§ **PROBLEM REQUIREMENTS**: Recast the entries below as a numbered list, skipping blank lines and leaving out the pictures.

§ **DATA**:

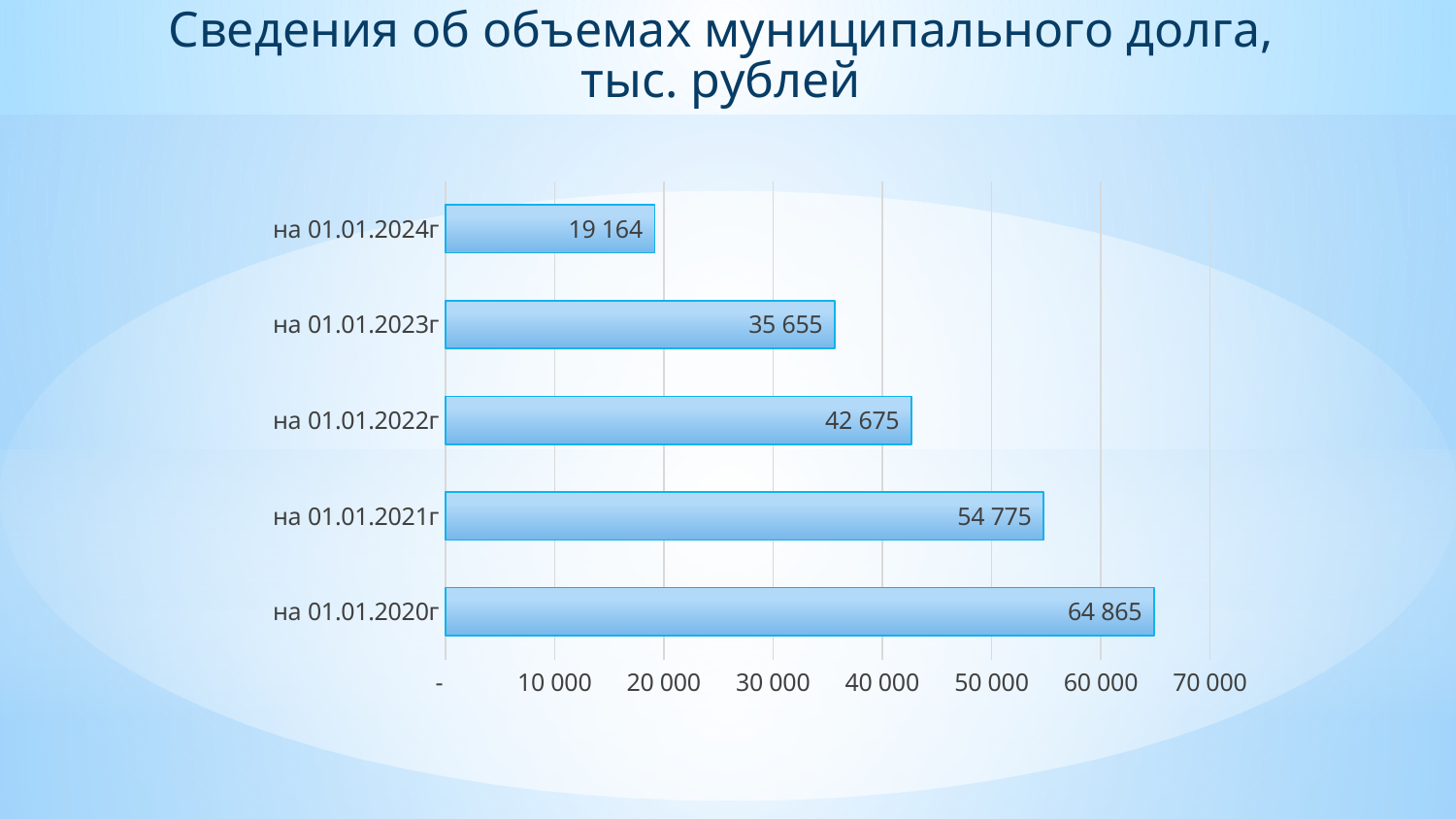
What is the value for на 01.01.2024г? 19 164 What is the difference between the values for на 01.01.2020г and на 01.01.2024г? 45 701 Do the values rise or fall from на 01.01.2020г to на 01.01.2024г? fall How many categories are shown in the chart? 5 Which category has the highest value? на 01.01.2020г What is the value for на 01.01.2022г? 42 675 Which is larger, the value for на 01.01.2023г or the value for на 01.01.2022г? на 01.01.2022г What is the value for на 01.01.2021г? 54 775 Which category has the lowest value? на 01.01.2024г What is the difference between the values for на 01.01.2021г and на 01.01.2022г? 12 100 What kind of chart is shown on the slide? bar chart Is the value for на 01.01.2021г greater or less than 50 000? greater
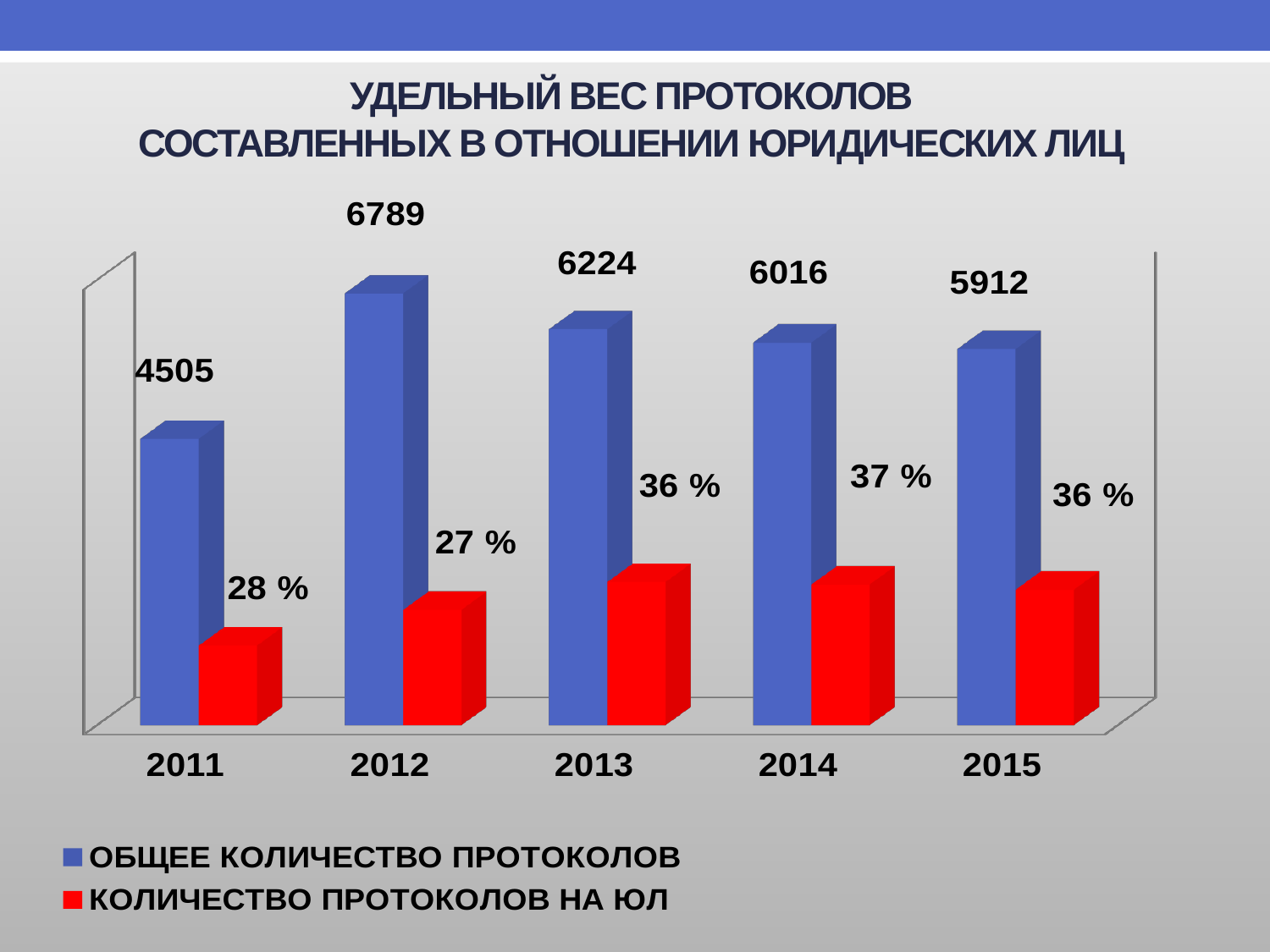
What is the value of ОБЩЕЕ КОЛИЧЕСТВО ПРОТОКОЛОВ for 2015? 5912 In which year is ОБЩЕЕ КОЛИЧЕСТВО ПРОТОКОЛОВ the lowest? 2011 Which year has a larger ОБЩЕЕ КОЛИЧЕСТВО ПРОТОКОЛОВ, 2013 or 2014? 2013 What label is shown on the КОЛИЧЕСТВО ПРОТОКОЛОВ НА ЮЛ bar for 2011? 28 % In which year is ОБЩЕЕ КОЛИЧЕСТВО ПРОТОКОЛОВ the highest? 2012 What label is shown on the КОЛИЧЕСТВО ПРОТОКОЛОВ НА ЮЛ bar for 2014? 37 % How many series does the legend list? 2 What is the value of ОБЩЕЕ КОЛИЧЕСТВО ПРОТОКОЛОВ for 2012? 6789 How many years are shown on the x axis? 5 What is the difference between ОБЩЕЕ КОЛИЧЕСТВО ПРОТОКОЛОВ in 2012 and in 2013? 565 What kind of chart is shown on the slide? bar chart In which year is the КОЛИЧЕСТВО ПРОТОКОЛОВ НА ЮЛ percentage label the lowest? 2012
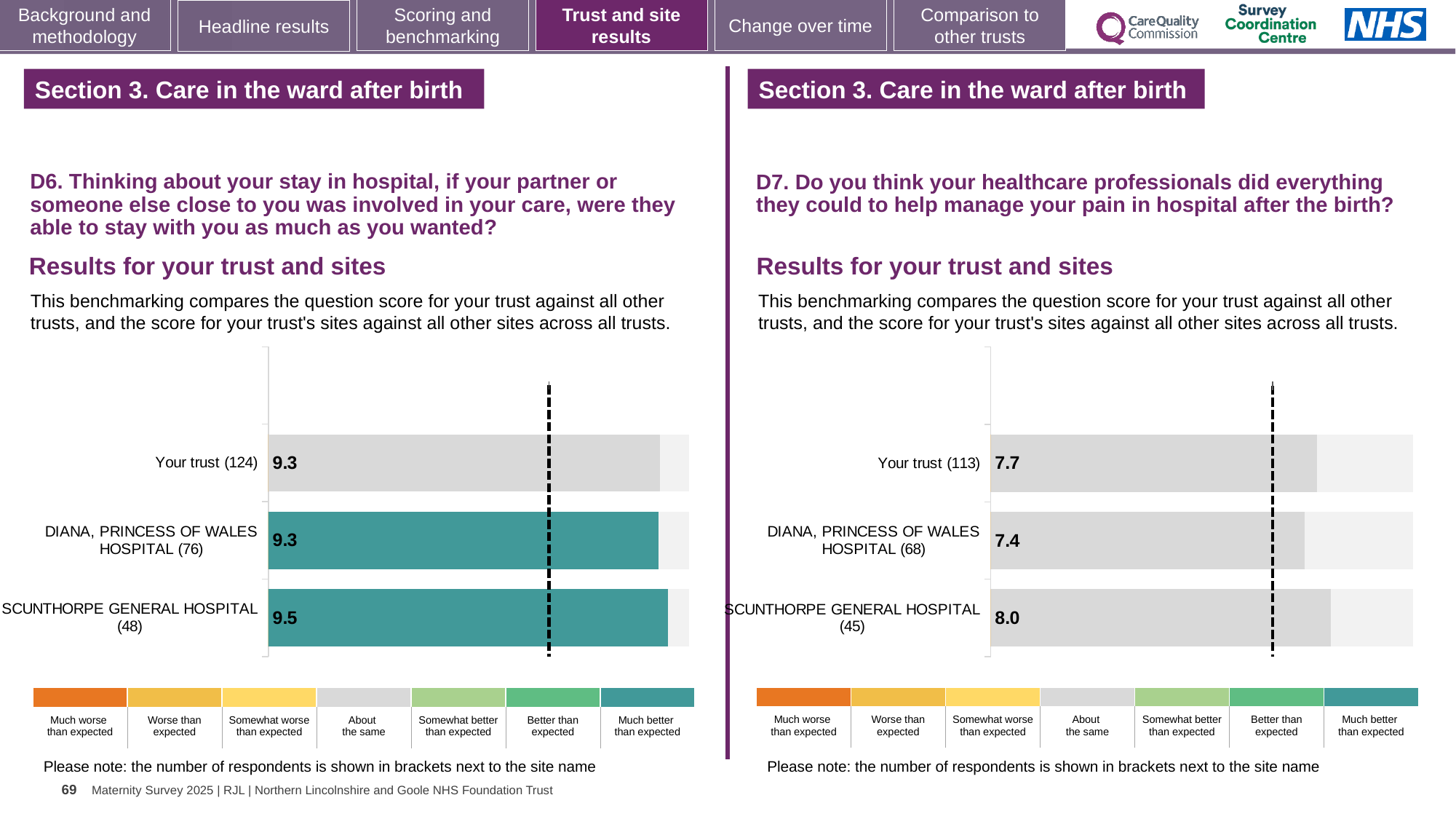
How many bars are plotted in the D7 chart on the right? 3 In the D6 chart on the left, what is the score for Scunthorpe General Hospital? 9.5 In the D7 chart on the right, what is the score for Diana, Princess of Wales Hospital? 7.4 In the D7 chart on the right, what is the difference between the scores for Scunthorpe General Hospital and Your trust? 0.3 In the D6 chart on the left, how many respondents are shown for Diana, Princess of Wales Hospital? 76 In the D6 chart on the left, which site or trust has the highest score? Scunthorpe General Hospital In the D7 chart on the right, which has the larger score, Scunthorpe General Hospital or Your trust? Scunthorpe General Hospital In the D6 chart on the left, what is the score for Your trust? 9.3 In the D7 chart on the right, which site or trust has the lowest score? Diana, Princess of Wales Hospital In the D6 chart on the left, what is the difference between the scores for Scunthorpe General Hospital and Diana, Princess of Wales Hospital? 0.2 In the D7 chart on the right, what is the score for Your trust? 7.7 What type of chart is used for the D6 results on the left? Bar chart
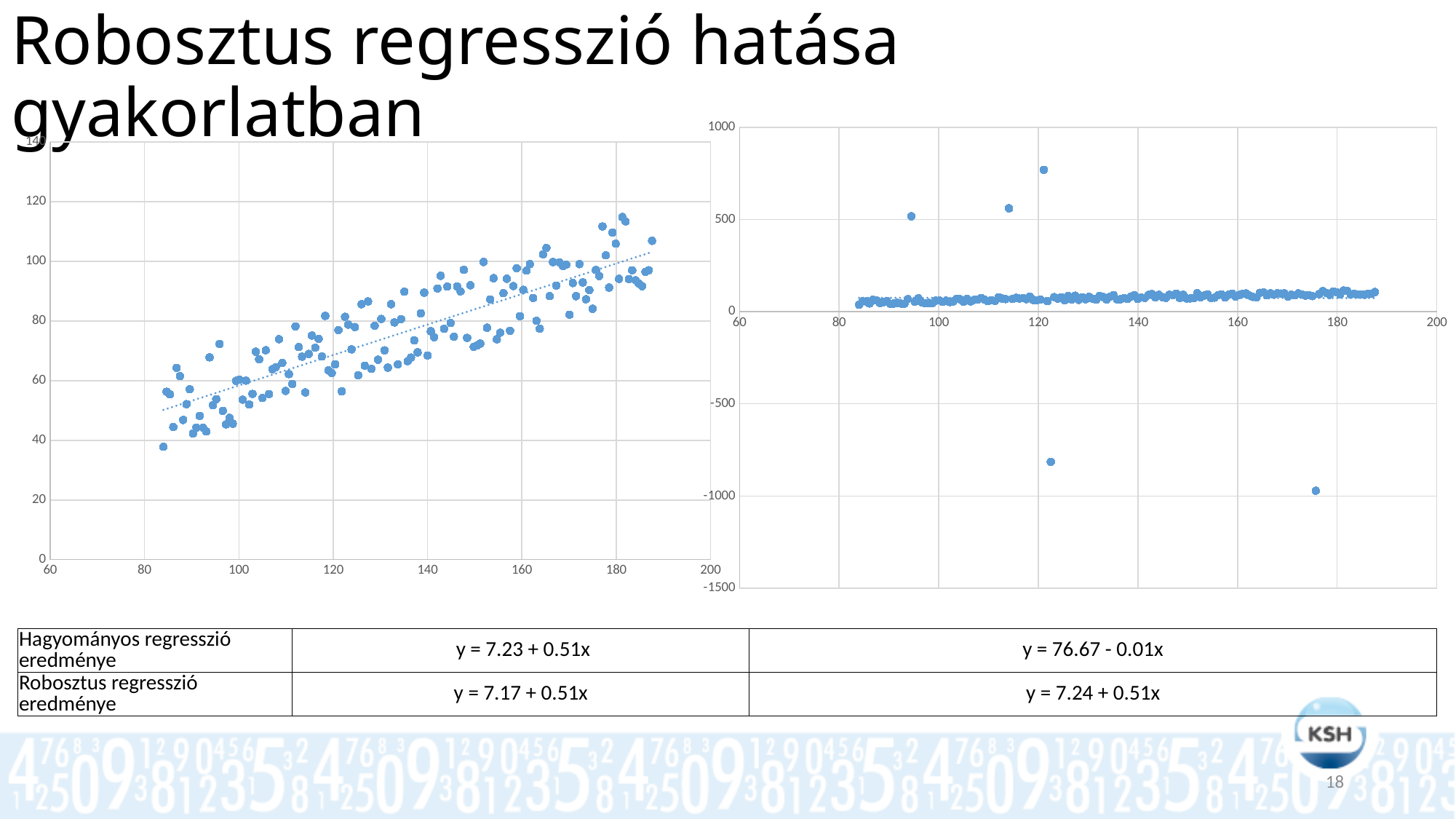
According to the table, what is the robust regression result (Robosztus regresszió eredménye) for the chart on the right? y = 7.24 + 0.51x In the chart on the left, is the highest plotted point greater or less than 100? greater In the chart on the left, are the points near x = 180 higher or lower than the points near x = 90? higher What kind of chart is the chart on the left of the slide? scatter chart In the chart on the left, is the leftmost plotted point greater or less than 60? less According to the table, what is the traditional regression result (Hagyományos regresszió eredménye) for the chart on the right? y = 76.67 - 0.01x In the chart on the right, how many points lie above 400? 3 In the chart on the left, do the plotted values generally rise or fall as x increases? rise In the chart on the right, is the highest plotted point greater or less than 500? greater What kind of chart is the chart on the right of the slide? scatter chart In the chart on the right, how many points lie below -500? 2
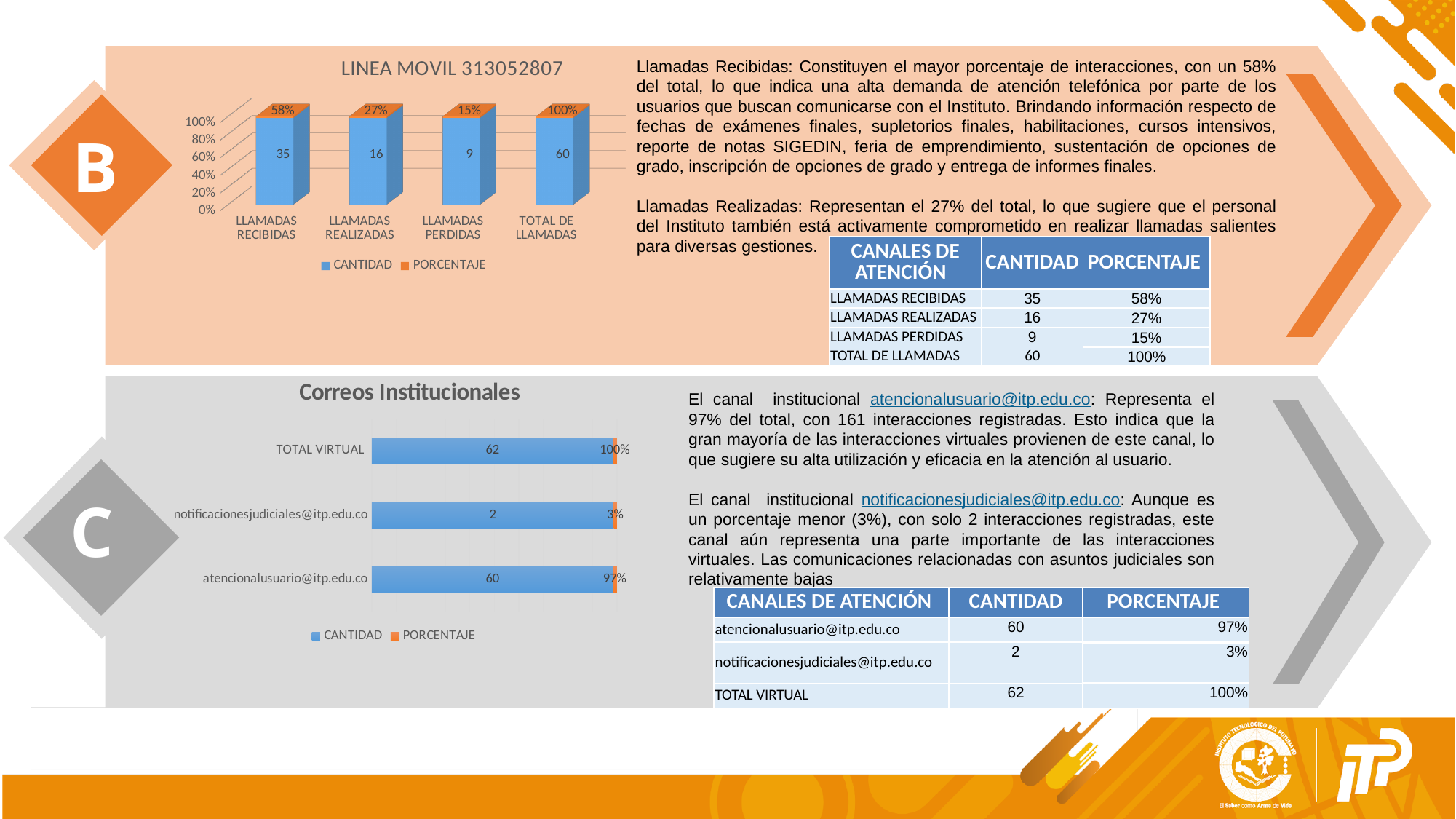
In the Correos Institucionales chart, which of atencionalusuario@itp.edu.co or notificacionesjudiciales@itp.edu.co has the larger CANTIDAD? atencionalusuario@itp.edu.co In the LINEA MOVIL 313052807 chart, what PORCENTAJE is shown for LLAMADAS PERDIDAS? 15% In the Correos Institucionales chart, what PORCENTAJE is shown for atencionalusuario@itp.edu.co? 97% In the Correos Institucionales chart, what is the difference in CANTIDAD between TOTAL VIRTUAL and atencionalusuario@itp.edu.co? 2 What kind of chart is the Correos Institucionales chart? Bar chart In the LINEA MOVIL 313052807 chart, which category has the lowest CANTIDAD value? LLAMADAS PERDIDAS In the Correos Institucionales chart, what is the CANTIDAD value for notificacionesjudiciales@itp.edu.co? 2 In the LINEA MOVIL 313052807 chart, what is the CANTIDAD value for LLAMADAS RECIBIDAS? 35 In the LINEA MOVIL 313052807 chart, how many categories are shown on the x axis? 4 In the LINEA MOVIL 313052807 chart, how many series does the legend list? 2 In the Correos Institucionales chart, what colour represents the CANTIDAD series in the legend? Blue In the LINEA MOVIL 313052807 chart, what is the difference in CANTIDAD between LLAMADAS RECIBIDAS and LLAMADAS REALIZADAS? 19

§ **PROBLEM SOLUTION**:
1. What is the value for на 01.01.2024г? 19 164 What is the difference between the values for на 01.01.2020г and на 01.01.2024г? 45 701 Do the values rise or fall from на 01.01.2020г to на 01.01.2024г? fall How many categories are shown in the chart? 5 Which category has the highest value? на 01.01.2020г What is the value for на 01.01.2022г? 42 675 Which is larger, the value for на 01.01.2023г or the value for на 01.01.2022г? на 01.01.2022г What is the value for на 01.01.2021г? 54 775 Which category has the lowest value? на 01.01.2024г What is the difference between the values for на 01.01.2021г and на 01.01.2022г? 12 100 What kind of chart is shown on the slide? bar chart Is the value for на 01.01.2021г greater or less than 50 000? greater
2. What is the value of ОБЩЕЕ КОЛИЧЕСТВО ПРОТОКОЛОВ for 2015? 5912 In which year is ОБЩЕЕ КОЛИЧЕСТВО ПРОТОКОЛОВ the lowest? 2011 Which year has a larger ОБЩЕЕ КОЛИЧЕСТВО ПРОТОКОЛОВ, 2013 or 2014? 2013 What label is shown on the КОЛИЧЕСТВО ПРОТОКОЛОВ НА ЮЛ bar for 2011? 28 % In which year is ОБЩЕЕ КОЛИЧЕСТВО ПРОТОКОЛОВ the highest? 2012 What label is shown on the КОЛИЧЕСТВО ПРОТОКОЛОВ НА ЮЛ bar for 2014? 37 % How many series does the legend list? 2 What is the value of ОБЩЕЕ КОЛИЧЕСТВО ПРОТОКОЛОВ for 2012? 6789 How many years are shown on the x axis? 5 What is the difference between ОБЩЕЕ КОЛИЧЕСТВО ПРОТОКОЛОВ in 2012 and in 2013? 565 What kind of chart is shown on the slide? bar chart In which year is the КОЛИЧЕСТВО ПРОТОКОЛОВ НА ЮЛ percentage label the lowest? 2012
3. How many bars are plotted in the D7 chart on the right? 3 In the D6 chart on the left, what is the score for Scunthorpe General Hospital? 9.5 In the D7 chart on the right, what is the score for Diana, Princess of Wales Hospital? 7.4 In the D7 chart on the right, what is the difference between the scores for Scunthorpe General Hospital and Your trust? 0.3 In the D6 chart on the left, how many respondents are shown for Diana, Princess of Wales Hospital? 76 In the D6 chart on the left, which site or trust has the highest score? Scunthorpe General Hospital In the D7 chart on the right, which has the larger score, Scunthorpe General Hospital or Your trust? Scunthorpe General Hospital In the D6 chart on the left, what is the score for Your trust? 9.3 In the D7 chart on the right, which site or trust has the lowest score? Diana, Princess of Wales Hospital In the D6 chart on the left, what is the difference between the scores for Scunthorpe General Hospital and Diana, Princess of Wales Hospital? 0.2 In the D7 chart on the right, what is the score for Your trust? 7.7 What type of chart is used for the D6 results on the left? Bar chart
4. According to the table, what is the robust regression result (Robosztus regresszió eredménye) for the chart on the right? y = 7.24 + 0.51x In the chart on the left, is the highest plotted point greater or less than 100? greater In the chart on the left, are the points near x = 180 higher or lower than the points near x = 90? higher What kind of chart is the chart on the left of the slide? scatter chart In the chart on the left, is the leftmost plotted point greater or less than 60? less According to the table, what is the traditional regression result (Hagyományos regresszió eredménye) for the chart on the right? y = 76.67 - 0.01x In the chart on the right, how many points lie above 400? 3 In the chart on the left, do the plotted values generally rise or fall as x increases? rise In the chart on the right, is the highest plotted point greater or less than 500? greater What kind of chart is the chart on the right of the slide? scatter chart In the chart on the right, how many points lie below -500? 2
5. In the Correos Institucionales chart, which of atencionalusuario@itp.edu.co or notificacionesjudiciales@itp.edu.co has the larger CANTIDAD? atencionalusuario@itp.edu.co In the LINEA MOVIL 313052807 chart, what PORCENTAJE is shown for LLAMADAS PERDIDAS? 15% In the Correos Institucionales chart, what PORCENTAJE is shown for atencionalusuario@itp.edu.co? 97% In the Correos Institucionales chart, what is the difference in CANTIDAD between TOTAL VIRTUAL and atencionalusuario@itp.edu.co? 2 What kind of chart is the Correos Institucionales chart? Bar chart In the LINEA MOVIL 313052807 chart, which category has the lowest CANTIDAD value? LLAMADAS PERDIDAS In the Correos Institucionales chart, what is the CANTIDAD value for notificacionesjudiciales@itp.edu.co? 2 In the LINEA MOVIL 313052807 chart, what is the CANTIDAD value for LLAMADAS RECIBIDAS? 35 In the LINEA MOVIL 313052807 chart, how many categories are shown on the x axis? 4 In the LINEA MOVIL 313052807 chart, how many series does the legend list? 2 In the Correos Institucionales chart, what colour represents the CANTIDAD series in the legend? Blue In the LINEA MOVIL 313052807 chart, what is the difference in CANTIDAD between LLAMADAS RECIBIDAS and LLAMADAS REALIZADAS? 19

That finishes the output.